● Passage du document:
::::
D'accord, merci beaucoup !! Maintenant j'ai peur de faire d'autres boulettes ^^'

En attendant, j'ai voulu changer le fond d'écran du finder en appliquant une image. malheureusement, je n'arrive pas à faire en sorte que ce soit dans l'ensemble du finder (j'ai l'impression que les menus racines ne veulent pas rester avec cette image en fond d'écran xD). Pourtant je mets bien appliquer comme valeur par défaut... Une idée ?


----------



## Ogrinh (7 Septembre 2011)

Bonjour tout le monde !!!

C'est mon premier post sur ce forum, et pour cause: j'ai environ 4 jours d'ancienneté sur Mac...  ... Je me souhaite donc la Bienvenue... Merci... 

Bon alors avant tout, je tiens a vous prévenir: je suis un GROS, mais alors un très GROS BOULET !!! 

J'ai attentivement lu ce topic, et j'ai tout compris *soulagement*... j'étais plein de préjugés sur les mac-users, ravi de m'apercevoir qu'on parle la même langue.

En fait, ce que j'ai surtout compris, ben c'est que je suis dans la M.... jusqu'au cou -_-'

J'ai eu exactement le même soucis que toi Candyce (jusque dans la couleur des pommes, c'est dingue !!!), sauf que là ou çà se complique, c'est que contrairement à toi, je n'avais pas effectué de Time Machine (en fait je viens d'en découvrir l'existence ^^), je n'en ai jamais fait... C'est con, je sais, mais c'est moi... Donc je fais comment là ?

Donc là je sais plus... J'hésite... Je revend mon Macbook à un p'tit aveugle ? Ou bien je me pend avec le chargeur ?

Si quelqu'un détient une solution, je vous en supplie, donnez-la moi, ou bien vendez-la moi... J'suis prêt à tout... vraiment à tout...

Merci


----------



## Candyce (8 Septembre 2011)

Sous quel système tourne ton mac ? Snow leopard je suppose (tu parles de macbook). Donc le mieux est de faire une clean install en ayant bien sauvegardé tes documents au préalable afin de repartir sur un système entièrement propre et de réinstaller snow leopard grâce aux dvd fournis avec ta machine. Il a de nombreux tutos sur le forum


----------



## Ogrinh (8 Septembre 2011)

Kikoo

Je fonctionne sous Lion, sur macbook pro effectivement.

Le problème, c'est que je n'ai pas de CD d'installation de l'OSX.

Comment faire donc, sans désinstaller mon Lion ?


----------



## Candyce (8 Septembre 2011)

Il y a une mini recovery (une partition à part). un ptit tour sur la FAQ t'expliquera comment y accéder et comment faire une clean install


----------



## Palash-18 (5 Février 2012)

Bonjour à tous, Candyce j'ai exactement le meme problème j'ai voulu installer Crystal Black, sauf que depuis que j'ai redémarrer mon mac j'ai le meme affichage que toi ( point d'interrogation partout ... ) mais en plus je ne peux plus ouvrir mon finder ou mes applications, rien ne marche mis a part itunes puis safari, j'ai procéder à la désinstallation de CB dans la barre du haut, j'ai ensuite redémarrer mais rien n'y fais le Skin est toujours présent, l'autre gros problème c'est que je n'ai encore effectuer aucunes sauvegarde, toutes mes photos/vidéos/musiques/documents sont stockés seulement dans mon Macbook, si quelqu'un connais une solution a mon problème ce serait super car la honnêtement je suis perdu et bien dégouté ...  :'( Merci d'avance.
::::
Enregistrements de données
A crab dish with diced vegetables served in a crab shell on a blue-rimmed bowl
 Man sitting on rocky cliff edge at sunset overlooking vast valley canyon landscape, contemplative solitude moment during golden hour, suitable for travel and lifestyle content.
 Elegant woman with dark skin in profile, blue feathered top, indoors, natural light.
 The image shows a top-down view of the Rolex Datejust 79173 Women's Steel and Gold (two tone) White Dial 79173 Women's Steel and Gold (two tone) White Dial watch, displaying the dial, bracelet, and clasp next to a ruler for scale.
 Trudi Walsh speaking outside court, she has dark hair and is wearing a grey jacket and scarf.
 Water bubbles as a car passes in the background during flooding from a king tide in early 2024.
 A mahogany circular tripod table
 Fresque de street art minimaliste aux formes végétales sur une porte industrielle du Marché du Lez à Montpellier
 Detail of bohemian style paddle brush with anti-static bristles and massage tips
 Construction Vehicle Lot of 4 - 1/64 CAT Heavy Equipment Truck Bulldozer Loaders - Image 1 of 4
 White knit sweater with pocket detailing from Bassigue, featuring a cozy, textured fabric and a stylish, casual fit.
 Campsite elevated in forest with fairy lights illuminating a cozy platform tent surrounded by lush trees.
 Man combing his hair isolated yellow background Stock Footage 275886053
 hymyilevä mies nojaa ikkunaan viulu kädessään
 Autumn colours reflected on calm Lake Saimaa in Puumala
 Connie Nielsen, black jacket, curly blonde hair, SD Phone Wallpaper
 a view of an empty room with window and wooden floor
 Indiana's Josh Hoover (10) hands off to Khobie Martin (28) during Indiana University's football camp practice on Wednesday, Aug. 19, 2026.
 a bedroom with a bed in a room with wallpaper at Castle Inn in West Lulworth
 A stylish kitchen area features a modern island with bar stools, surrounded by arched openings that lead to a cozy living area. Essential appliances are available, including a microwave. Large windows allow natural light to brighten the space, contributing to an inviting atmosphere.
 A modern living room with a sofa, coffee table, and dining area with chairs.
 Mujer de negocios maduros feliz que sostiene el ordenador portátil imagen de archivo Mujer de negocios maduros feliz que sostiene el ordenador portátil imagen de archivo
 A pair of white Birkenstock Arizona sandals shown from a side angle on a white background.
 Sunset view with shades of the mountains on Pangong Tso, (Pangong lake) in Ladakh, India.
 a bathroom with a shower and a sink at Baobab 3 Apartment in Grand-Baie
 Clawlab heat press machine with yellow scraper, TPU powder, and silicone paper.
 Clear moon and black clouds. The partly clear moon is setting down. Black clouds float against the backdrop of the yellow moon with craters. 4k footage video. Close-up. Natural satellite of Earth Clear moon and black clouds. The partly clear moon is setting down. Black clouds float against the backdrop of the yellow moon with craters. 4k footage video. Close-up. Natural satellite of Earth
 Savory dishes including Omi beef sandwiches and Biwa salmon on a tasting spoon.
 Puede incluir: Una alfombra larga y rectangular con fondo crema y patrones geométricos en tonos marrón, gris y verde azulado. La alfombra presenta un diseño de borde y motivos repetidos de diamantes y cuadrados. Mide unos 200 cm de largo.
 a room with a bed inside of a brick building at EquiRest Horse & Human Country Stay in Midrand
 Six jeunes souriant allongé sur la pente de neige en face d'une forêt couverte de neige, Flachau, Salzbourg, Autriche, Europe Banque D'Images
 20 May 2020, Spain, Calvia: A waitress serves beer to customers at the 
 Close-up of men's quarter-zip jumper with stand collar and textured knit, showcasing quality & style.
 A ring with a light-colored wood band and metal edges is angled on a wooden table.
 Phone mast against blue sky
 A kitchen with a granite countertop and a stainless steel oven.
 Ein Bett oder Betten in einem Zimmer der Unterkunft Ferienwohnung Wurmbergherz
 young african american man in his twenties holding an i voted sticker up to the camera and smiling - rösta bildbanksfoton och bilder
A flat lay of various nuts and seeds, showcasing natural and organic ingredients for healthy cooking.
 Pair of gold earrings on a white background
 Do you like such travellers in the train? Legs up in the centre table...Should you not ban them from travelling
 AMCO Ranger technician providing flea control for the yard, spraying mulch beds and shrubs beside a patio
::::
● Travail demandé:
[A] Dans l'échange du forum sur les soucis de Mac, sous quel système le MacBook Pro d'Ogrinh fonctionne-t-il ?
[B] Recopiez fidèlement un passage de l'échange du forum. Commencez aux mots « Il y a une mini » et arrêtez-vous après « (5 Février 2012) ».
[C] Prolongez l'échange du forum sur les soucis de Mac à partir de l'endroit où il s'arrête.
Les lignes ne jouent ici aucun rôle.

● Réponses attendues:
[A] Il fonctionne sous Lion.

[B]
Il y a une mini recovery (une partition à part). un ptit tour sur la FAQ t'expliquera comment y accéder et comment faire une clean install


----------



## Palash-18 (5 Février 2012)

[C]
----------



## wath68 (5 Février 2012)

Hello.

Lis le deuxième post.


> *Do not attempt to uninstall Crystal Black manually.*
> You can also run the standalone application, CrystalBlackUninstaller.app, which is stored in the /Library/Application Support/MarsThemes/ CrystalBlack/Other Components/ folder



Bonne chance.


----------



## Palash-18 (5 Février 2012)

Oui le probleme c'est que j'ai fais glisser le dossier Crystal Black depuis spotlight dans la corbeille puis vider la corbeille --' appelez moi le roi des boulets ...


----------



## wath68 (5 Février 2012)

Ce que je tenterai, mais ça n'engage que moi :
essayer de réinstaller CrystalMachin puis le désinstaller *proprement*.


----------



## 4ever*fun (6 Février 2012)

J'ai vu votre problème en tant qu'invité et comme j'ai eu le même problème, je me suis dit que m'inscrire afin de vous aidez serait le mieux. J'ai eu les points d'interrogation partout, je n'arrivait plus à rien faire, ni ouvrir mon finder, ni ouvrir différentes applications. Le seul moyen que j'ai trouvé a été de réinstaller Lion, durant le redémarrage il faut accéder au menu, il faut cliquez sur C durant le redémarrage si je me rappel bien et de réinstaller Lion ou a partir d'une sauvegarde de votre ordinateur, moi j'ai eu la malchance de ne pas avoir de sauvegarde, mais j'avais plusieurs des mes choses sur des clé usb, etc. C'est vraiment le seul moyen, j'avais même été mené mon ordinateur chez un réparateur qui n'avait rien trouvé.

Bonne chance!


----------



## emmanuelle87 (9 Novembre 2014)

Bonjour, j'ai eu exactement le même problème que vous sous OS X . Mais je suis vraiment débutante en informatique, et je ne comprends ce qu'est une TM ? Merci de m'aider.

J'ai eu le malheur d'installer un programme du nom de Crystal Black. Je n'arrive pas à le désinstaller, bien que j'ai suivit tous les conseils. Ce problème ayant déjà été posté, j'ai été voir de quoi il en retournait. 
Il faudrait faire une "TM". J'ai cru comprendre que c'était pour réinitialiser le mac. Cela ne risque-"til pas de tout effacer ? Comment procède t'on ? 
Je vous serai vraiment vraiment très très reconnaissante si vous pouviez m'aider svp, parce que pour poursuivre dans mon malheur, ce n'est pas mon ordinateur.


----------



## pascalformac (9 Novembre 2014)

déjà commence par regarder si là
Bibliotheque//Application Support/MarsThemes/ CrystalBlack/Other Components/ 

t'as pas ..le desinstallateur de ce machin
ce fichier
CrystalBlackUninstaller.app


----------



## mokuchley (9 Novembre 2014)

Il faudrait faire une "TM"
=>non, il aurait fallu faire une time machine au prealable

car si vous la faite maintenant , crystal black fera partit de cette misea jour de TM

avez vous ultérieurement déjà utilisé TM ?
si oui, alors vous pouvez revenir a un etat anterieur

TM et les clones et les sauvegardes diverses doive etre fait avant de telecharger ou installer du nouveau materiel


----------



## pascalformac (9 Novembre 2014)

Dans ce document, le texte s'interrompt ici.